I’m OK today. Tired, but alright. I went on Facebook today and a friend of a friend came up on my news feed. Her profile picture was a professional glamour shot of her in a bikini for a fitness magazine. Apparently she’s a model, certified personal trainer, former two-sport collegiate athlete, former pro beach volleyball player, NASA astronaut, Nobel prize winner… this list obviously stops right before the NASA astronaut part in reality. But in all seriousness, this girl (who’s close to my age) has done a lot of neat things in her life (some of which I’ve only dreamed of… pro volleyball player… but 5’7” is way too short for that unfortunately) plus her current work as a certified trainer (she has what seems to be a billion certificates ranging from nutrition to strength and conditioning to pre/post natal exercise) and a fitness/glamour model seems like a pretty cushy way to make a living.

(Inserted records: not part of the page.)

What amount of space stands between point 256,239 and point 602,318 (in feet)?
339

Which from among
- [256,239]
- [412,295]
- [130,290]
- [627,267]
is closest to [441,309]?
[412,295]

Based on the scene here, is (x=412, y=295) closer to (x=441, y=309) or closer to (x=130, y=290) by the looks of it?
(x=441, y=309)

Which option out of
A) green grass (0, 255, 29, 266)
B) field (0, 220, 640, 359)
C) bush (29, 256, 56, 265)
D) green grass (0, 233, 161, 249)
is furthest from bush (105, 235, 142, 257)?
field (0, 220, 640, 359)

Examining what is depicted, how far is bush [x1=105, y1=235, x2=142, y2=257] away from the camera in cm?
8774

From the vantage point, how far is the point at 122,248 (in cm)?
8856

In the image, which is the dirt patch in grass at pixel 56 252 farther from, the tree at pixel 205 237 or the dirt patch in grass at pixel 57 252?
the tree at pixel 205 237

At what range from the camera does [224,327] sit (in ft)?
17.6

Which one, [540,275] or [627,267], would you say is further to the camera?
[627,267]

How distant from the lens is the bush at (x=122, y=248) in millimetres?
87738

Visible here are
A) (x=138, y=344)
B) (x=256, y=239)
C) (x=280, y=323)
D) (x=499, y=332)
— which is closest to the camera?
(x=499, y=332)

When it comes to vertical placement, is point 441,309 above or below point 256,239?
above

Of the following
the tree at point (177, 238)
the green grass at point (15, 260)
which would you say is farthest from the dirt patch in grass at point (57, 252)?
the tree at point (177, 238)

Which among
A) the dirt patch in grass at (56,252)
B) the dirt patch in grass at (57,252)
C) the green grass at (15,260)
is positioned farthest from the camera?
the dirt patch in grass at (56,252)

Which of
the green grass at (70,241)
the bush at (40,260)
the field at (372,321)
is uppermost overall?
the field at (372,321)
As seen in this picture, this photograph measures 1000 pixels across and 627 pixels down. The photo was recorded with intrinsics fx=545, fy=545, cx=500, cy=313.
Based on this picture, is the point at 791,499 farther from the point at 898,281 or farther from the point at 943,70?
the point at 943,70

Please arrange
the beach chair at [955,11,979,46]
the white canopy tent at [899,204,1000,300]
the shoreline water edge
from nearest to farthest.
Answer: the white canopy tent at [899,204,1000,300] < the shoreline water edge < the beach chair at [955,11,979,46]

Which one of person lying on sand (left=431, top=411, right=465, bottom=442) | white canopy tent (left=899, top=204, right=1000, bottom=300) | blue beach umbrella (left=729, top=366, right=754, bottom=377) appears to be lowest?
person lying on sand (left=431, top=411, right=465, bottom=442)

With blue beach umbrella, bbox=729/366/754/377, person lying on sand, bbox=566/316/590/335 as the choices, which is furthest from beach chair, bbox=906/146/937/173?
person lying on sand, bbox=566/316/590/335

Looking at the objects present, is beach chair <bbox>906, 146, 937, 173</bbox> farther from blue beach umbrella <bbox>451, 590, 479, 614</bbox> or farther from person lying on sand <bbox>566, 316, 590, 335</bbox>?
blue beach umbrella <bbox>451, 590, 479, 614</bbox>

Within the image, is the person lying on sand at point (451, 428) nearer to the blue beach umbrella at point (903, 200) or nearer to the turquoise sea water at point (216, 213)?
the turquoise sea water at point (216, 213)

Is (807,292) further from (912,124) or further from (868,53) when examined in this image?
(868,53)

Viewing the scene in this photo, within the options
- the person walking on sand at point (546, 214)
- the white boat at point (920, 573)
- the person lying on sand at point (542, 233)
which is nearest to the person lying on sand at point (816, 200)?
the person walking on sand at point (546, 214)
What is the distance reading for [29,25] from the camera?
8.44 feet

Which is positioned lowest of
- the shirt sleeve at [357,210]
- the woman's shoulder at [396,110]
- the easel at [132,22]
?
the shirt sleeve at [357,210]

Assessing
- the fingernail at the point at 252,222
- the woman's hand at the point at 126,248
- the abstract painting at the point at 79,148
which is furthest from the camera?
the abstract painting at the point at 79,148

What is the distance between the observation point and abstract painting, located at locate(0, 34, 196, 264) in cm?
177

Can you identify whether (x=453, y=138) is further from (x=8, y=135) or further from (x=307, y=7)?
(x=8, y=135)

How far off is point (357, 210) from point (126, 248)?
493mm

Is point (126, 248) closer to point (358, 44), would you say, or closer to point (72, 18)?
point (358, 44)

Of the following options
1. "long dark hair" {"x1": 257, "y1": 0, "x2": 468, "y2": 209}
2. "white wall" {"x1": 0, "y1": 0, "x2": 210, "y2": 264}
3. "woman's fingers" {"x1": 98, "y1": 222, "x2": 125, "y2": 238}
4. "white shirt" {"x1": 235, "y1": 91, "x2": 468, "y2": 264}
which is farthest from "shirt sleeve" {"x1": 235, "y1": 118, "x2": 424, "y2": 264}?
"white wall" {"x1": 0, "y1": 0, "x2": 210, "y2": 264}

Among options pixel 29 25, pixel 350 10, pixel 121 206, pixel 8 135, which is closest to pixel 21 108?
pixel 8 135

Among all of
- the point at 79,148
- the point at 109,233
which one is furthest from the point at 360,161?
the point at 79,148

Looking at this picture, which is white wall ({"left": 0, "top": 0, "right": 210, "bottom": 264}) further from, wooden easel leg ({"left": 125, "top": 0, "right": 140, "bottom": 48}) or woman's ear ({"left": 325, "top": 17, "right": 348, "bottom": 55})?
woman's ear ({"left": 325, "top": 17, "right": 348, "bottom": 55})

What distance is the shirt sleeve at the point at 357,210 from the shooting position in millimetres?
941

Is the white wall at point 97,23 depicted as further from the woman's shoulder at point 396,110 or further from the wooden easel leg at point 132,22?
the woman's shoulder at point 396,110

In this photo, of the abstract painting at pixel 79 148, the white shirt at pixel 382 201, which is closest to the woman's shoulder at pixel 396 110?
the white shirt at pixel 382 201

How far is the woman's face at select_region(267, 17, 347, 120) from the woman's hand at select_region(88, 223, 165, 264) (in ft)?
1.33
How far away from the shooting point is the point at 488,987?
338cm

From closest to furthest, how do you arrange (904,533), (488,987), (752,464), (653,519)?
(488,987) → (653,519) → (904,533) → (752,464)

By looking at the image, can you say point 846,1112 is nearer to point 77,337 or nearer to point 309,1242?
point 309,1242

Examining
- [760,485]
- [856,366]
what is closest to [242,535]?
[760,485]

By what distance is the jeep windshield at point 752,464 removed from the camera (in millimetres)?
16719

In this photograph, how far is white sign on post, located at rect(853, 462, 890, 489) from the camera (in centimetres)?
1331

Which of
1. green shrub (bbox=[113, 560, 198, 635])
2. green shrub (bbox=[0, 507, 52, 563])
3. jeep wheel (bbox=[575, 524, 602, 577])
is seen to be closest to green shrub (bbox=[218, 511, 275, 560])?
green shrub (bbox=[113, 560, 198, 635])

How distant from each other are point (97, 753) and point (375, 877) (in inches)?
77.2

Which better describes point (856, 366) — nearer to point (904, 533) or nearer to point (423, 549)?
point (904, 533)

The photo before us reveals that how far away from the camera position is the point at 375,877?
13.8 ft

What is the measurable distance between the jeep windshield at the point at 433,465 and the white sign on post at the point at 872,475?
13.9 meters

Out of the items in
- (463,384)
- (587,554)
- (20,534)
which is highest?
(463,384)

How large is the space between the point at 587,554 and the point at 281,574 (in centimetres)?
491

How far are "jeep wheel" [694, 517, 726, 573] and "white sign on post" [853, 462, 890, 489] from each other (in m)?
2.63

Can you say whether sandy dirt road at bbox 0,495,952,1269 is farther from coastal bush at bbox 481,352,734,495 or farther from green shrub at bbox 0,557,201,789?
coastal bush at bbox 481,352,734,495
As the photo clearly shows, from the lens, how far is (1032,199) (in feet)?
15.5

As I read her “about me” paragraph and scanned her pictures I couldn’t help but get jealous of her. She’s doing what I’d love to be doing (the training, not the modeling, although I’m sure modeling is much more fun than my job) while I’m sitting in a cube doing data entry. Classic jealously and in a way, rightfully so. Then I got to thinking. She’s been training for almost ten years already, meaning that she got certified and started training heavy herself in her mid to late teens, which has eventually led to this stellar and fun career.
I started to think about what I was doing at that time. I was 16 (for argument’s sake), looking at colleges even though I had no desire to go to college but was pressured to go by my family (especially my mom as she was and still is a high school guidance counselor), playing volleyball for my high school and a club team (both of which made me extremely happy), taking a rigorous workload at a college prep high school, and sleeping on the weekends because I was exhausted (exhaustion has been a common theme in my life since high school). I had no idea as to what I wanted to do in life; I contemplated physical therapy, marine biology, financial analyst… the list went on, I just can’t remember that far back anymore. The point was that I had no clear direction back then and wound up picking a random university when I was 17 and still confused – I attended random university at the tender age of 18, transferred to another school, got depressed because I didn’t fit in, failed my classes, returned to random university, struggled to finish my accounting degree (semi-random, *I somewhat appreciate accounting, degree pick based on practicality, knowing that I’d need a job that made good money with all of the debt I would have incurred upon graduation), interned 30 hours a week at a hedge fund on top of that, graduated, and starting working at a hedge fund in Manhattan at the age of 21. I still had no idea if this is what I wanted to do with my life, but I didn’t mind it, plus it paid the bills and paid them well. I’m now 26, still working in investments (just in NJ now at a different firm) and I now know that I don’t like my job. I’m still not sure what it is that I want to do.
Reading all of that might sound negative but helping me think back to where I was when this girl was starting on her career path makes me feel better and not jealous anymore. Strange but true. I realize that I was young, pulled in many directions with many mouths in my ears. I just went along with what other people wanted for me. The path I went down wasn’t terrible (nothing life-threatening,etc.), it just wasn’t ideal for me in retrospect and that’s OK. I need to accept it because I cannot change it. It also has taught me a lesson – to slowdown and think. I haven’t slowed down yet, which is probably why I’m still questioning what I’d like to do with my life, but at least I have the time (staying at my current job until my boss’ maternity leave is over) to think. I have a few ideas in my head already, but more time and care need to be put into the thought process.